Ein Halbleiterspiegel beziehungsweise Bragg-Reflektor erfordere ca. 30 Schichten, die im Fall von Solarzellen flächig auf Wafer mit großen Durchmessern von 150 mm aufgewachsen werden müssten. Dieses Vorgehen sei gerade bei der Herstellung von III-V-Halbleiterschichten mittels metallorganischer Gasphasen­epitaxie (MOVPE) schwierig in der Handhabung und sehr fehleranfällig. Die Herstellung so grossflächiger Schichten in guter kristalliner Qualität mittels MOVPE könne nicht als Routineaufgabe angesehen werden. Stattdessen würden die damit verbundenen Schwierigkeiten den Fachmann als Mann der Praxis davon abhalten, Bragg-Reflektoren tatsächlich in Betracht zu ziehen.

Unabhängig davon offenbare D2 zwei Alternativen. In der mit Bezug auf Figur 3 beschriebenen Alternative dominiere zwar die mittlere Teilzelle die Verschlechterung der Leistung der Mehrfachsolarzelle bei Bestrahlung. Direkt unter der Bildunterschrift der Figur 3 offenbare D2 mit der zweiten Alternative ("another approach") aber bereits eine Lösung für dieses Problem, indem eine Erhöhung der Absorption der mittleren Teilzelle durch die Implementierung einer Multi-Quantum-Well (MQW) Struktur erreicht wird. Darüber hinaus weise D2 auf Seite 2153 unter Punkt "3. Conclusion" eindeutig darauf hin, dass Verlustmechanismen verstanden und die Schichtqualität der mittleren Teilzelle erhöht werden müssten. In Tabelle 1 würden zudem weitere mögliche Konzepte genannt, die bereits sehr gute Verhältnisse zwischen den Leistungen am Anfang (BOL) und am Ende (EOL) des Zyklus zeigten.

Dem Fachmann würden also in D2 ausgehend von dem in Figur 3 dargestellten Beispiel selber bereits mehrere klare Entwicklungsrichtungen vorgegeben. Er hätte daher keine Veranlassung, weiteren Stand der Technik zu konsultieren. Stattdessen stelle eine Berücksichtigung weiterer Dokumente eine rückschauende Betrachtung dar.

D3 offenbare eine GaAs-Solarzelle mit anderer Struktur als D2, keine Mehrfachsolarzelle. D4 betreffe noch einmal eine andere Solarzellenstruktur und beziehe sich auf eine Multi-Quantum-Well (MQW) Solarzelle mit einem darunter angeordneten Bragg-Reflektor.

Verschiedene Solarzellenkonzepte beziehungsweise -strukturen seien nicht ohne weiteres miteinander kompatibel. Entsprechend würde der Fachmann diese Dokumente nicht miteinander kombinieren.
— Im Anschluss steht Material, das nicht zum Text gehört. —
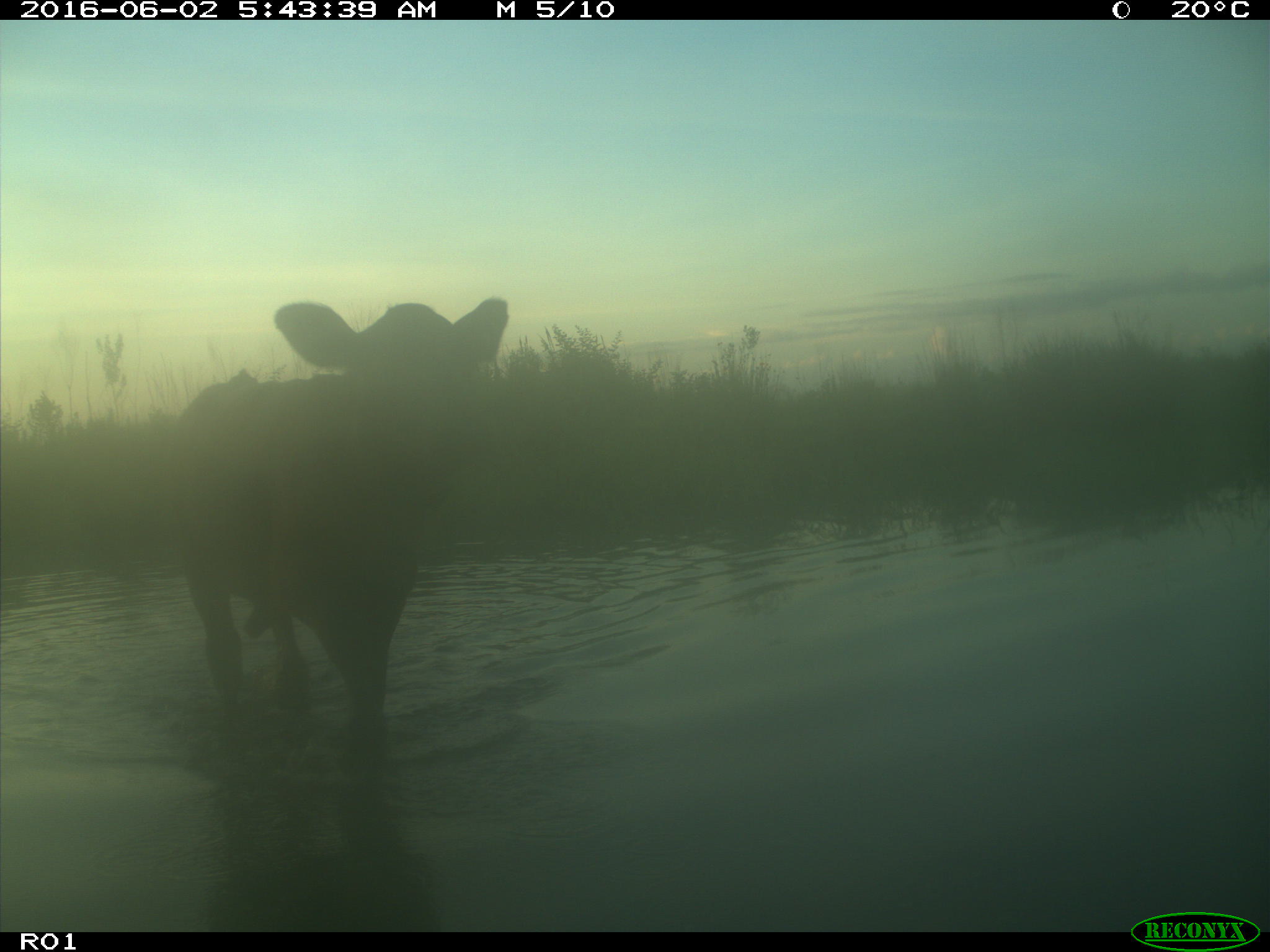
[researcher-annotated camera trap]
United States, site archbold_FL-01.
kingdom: Animalia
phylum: Chordata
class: Mammalia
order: Artiodactyla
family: Bovidae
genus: Bos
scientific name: Bos taurus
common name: domestic cow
Darüber hinaus enthalte D4 lediglich Spekulationen über die Möglichkeit, unter einem Bragg-Reflektor (hier "distributed Bragg reflector" oder "DBR" genannt) noch eine Ge-Teilzelle anzuordnen. D4 offenbare in dieser Beziehung aber kein konkretes Ausführungsbeispiel.
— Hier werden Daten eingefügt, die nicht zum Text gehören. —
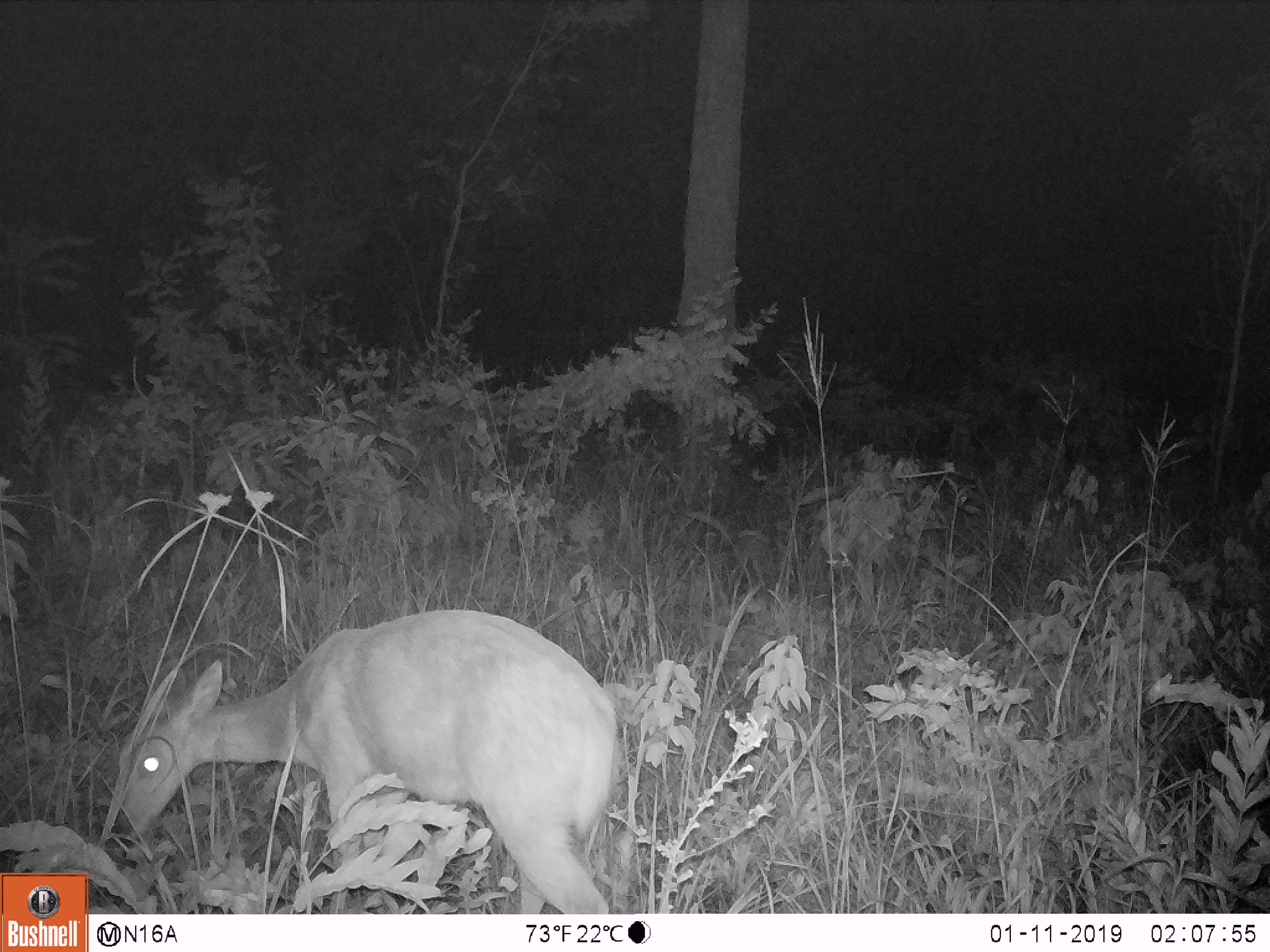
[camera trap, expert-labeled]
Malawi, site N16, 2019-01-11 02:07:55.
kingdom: Animalia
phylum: Chordata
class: Mammalia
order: Artiodactyla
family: Bovidae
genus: Redunca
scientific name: Redunca arundinum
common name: southern reedbuck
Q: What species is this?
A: Southern reedbuck (Redunca arundinum).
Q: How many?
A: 1.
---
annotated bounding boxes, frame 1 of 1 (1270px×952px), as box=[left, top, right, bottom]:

VII. Die wesentlichen Argumente des Einsprechenden lassen sich wie folgt zusammenfassen.

a) Schwerwiegender Verfahrensmangel

In der Entscheidung seien die wesentlichen Argumente der Parteien aufgeführt. Die von der Einspruchsabtei­lung vertretene Meinung gehe dabei klar aus der Entscheidung hervor. Der Fall T 1747/06 sei anders gelagert. Dort habe die entsprechende Kammer geurteilt, dass in der diesem Fall zugrunde liegenden Entscheidung gar keine Gründe angegeben seien.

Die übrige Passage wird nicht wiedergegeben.